There's another common constant object: None. According to Python's official documentation, None represents the absence of a value. This is exactly the same as the meaning of nil in Swift, according to the Swift documentation. So, is it reasonable to make PythonObject conform to ExpressibleByNilLiteral? If so, this would enable the following:
let array: PythonObject = [1, nil, true, 2.1]

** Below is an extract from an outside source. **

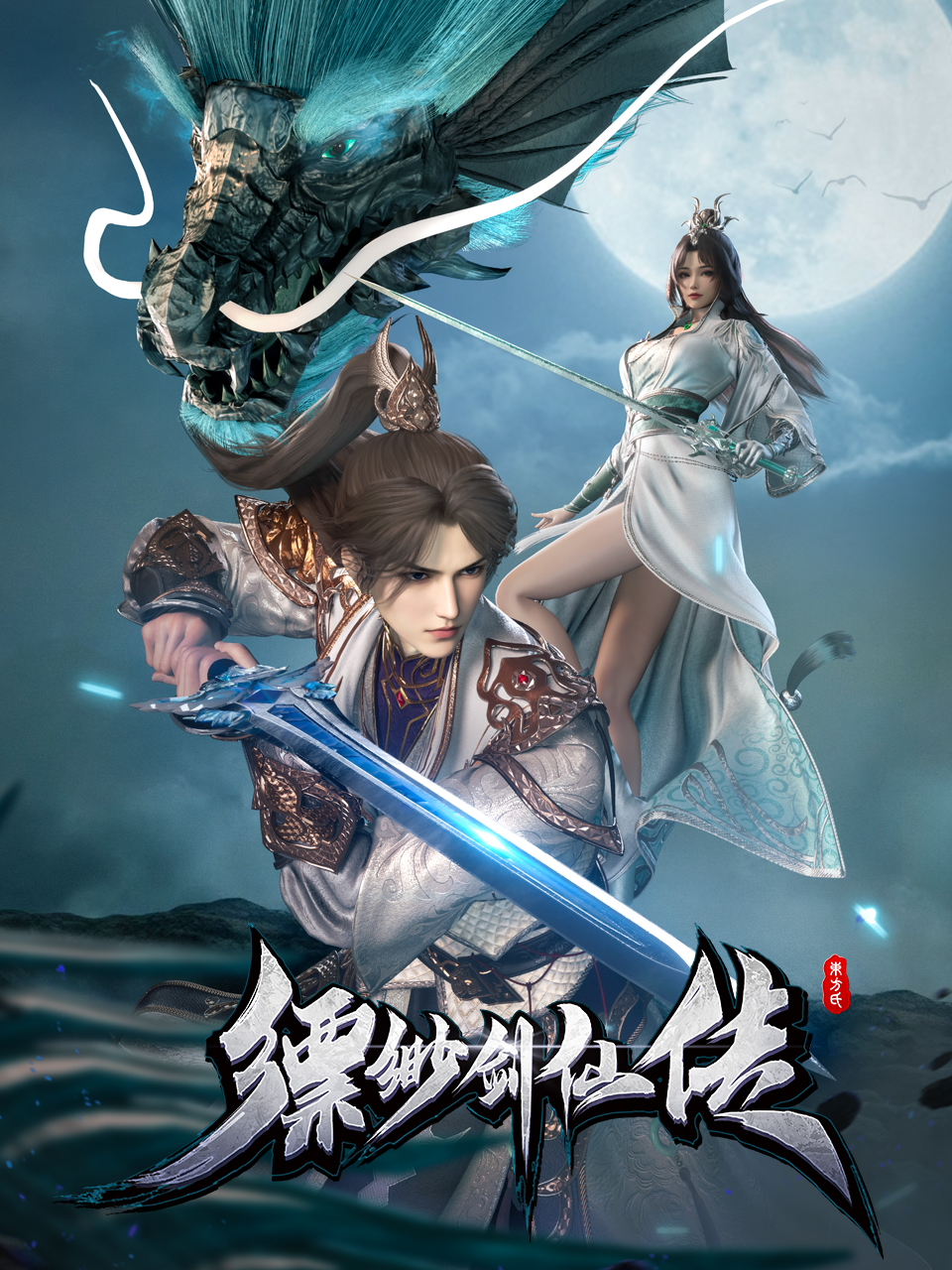 缥缈剑仙传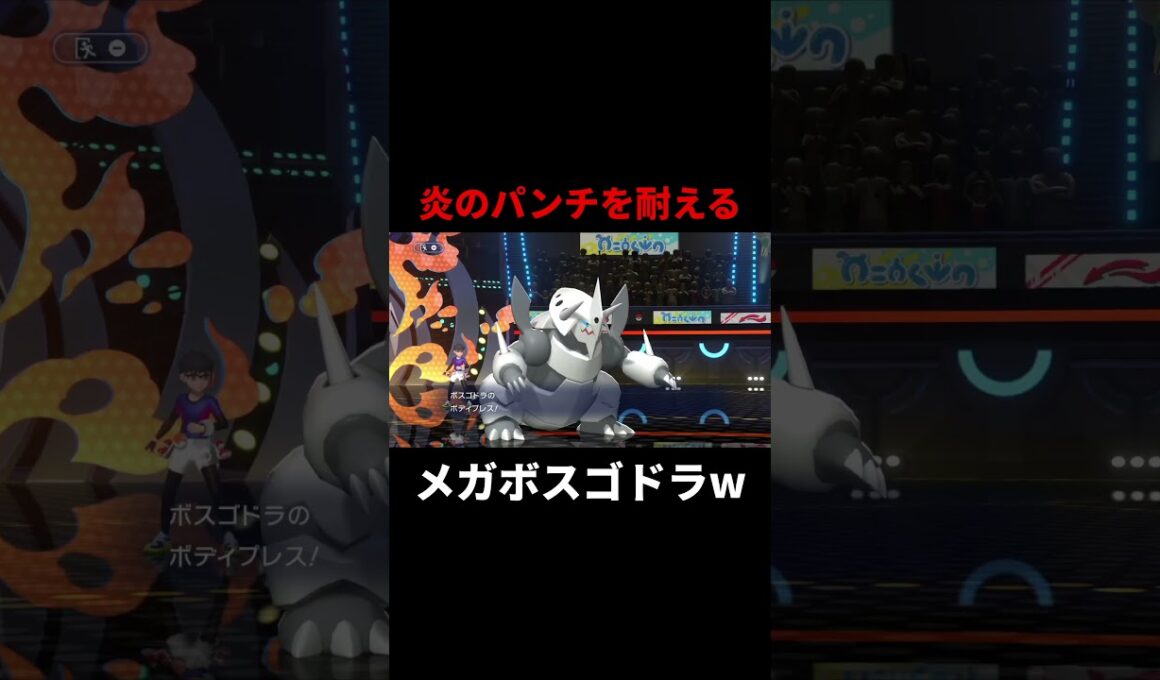 6段階も防御力が上昇したメガボスゴドラがやばいw【ポケモンチャンピオンズ初心者】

// Python: array = [1, None, True, 2.1]
However, this may introduce confusion, for example:
var dict: [String : PythonObject] = ...
dict["x"] = nil
In this case, it is possible that while the user is referring to Python's None, they are actually removing a value from the dictionary.
Some would argue that nil literal conversion should only be used for Optional, ImplicitlyUnwrappedOptional and _OptionalNilComparisonType, as this was also mentioned in SE-0055.
If so, why is ExpressibleByNilLiteral still a public API and should we consider removing it or prepending an underscore to it? If not, when does conforming to ExpressibleByNilLiteral make sense?
This purpose of this post is to kick off a discussion about the purpose of ExpressibleByNilLiteral as a public API.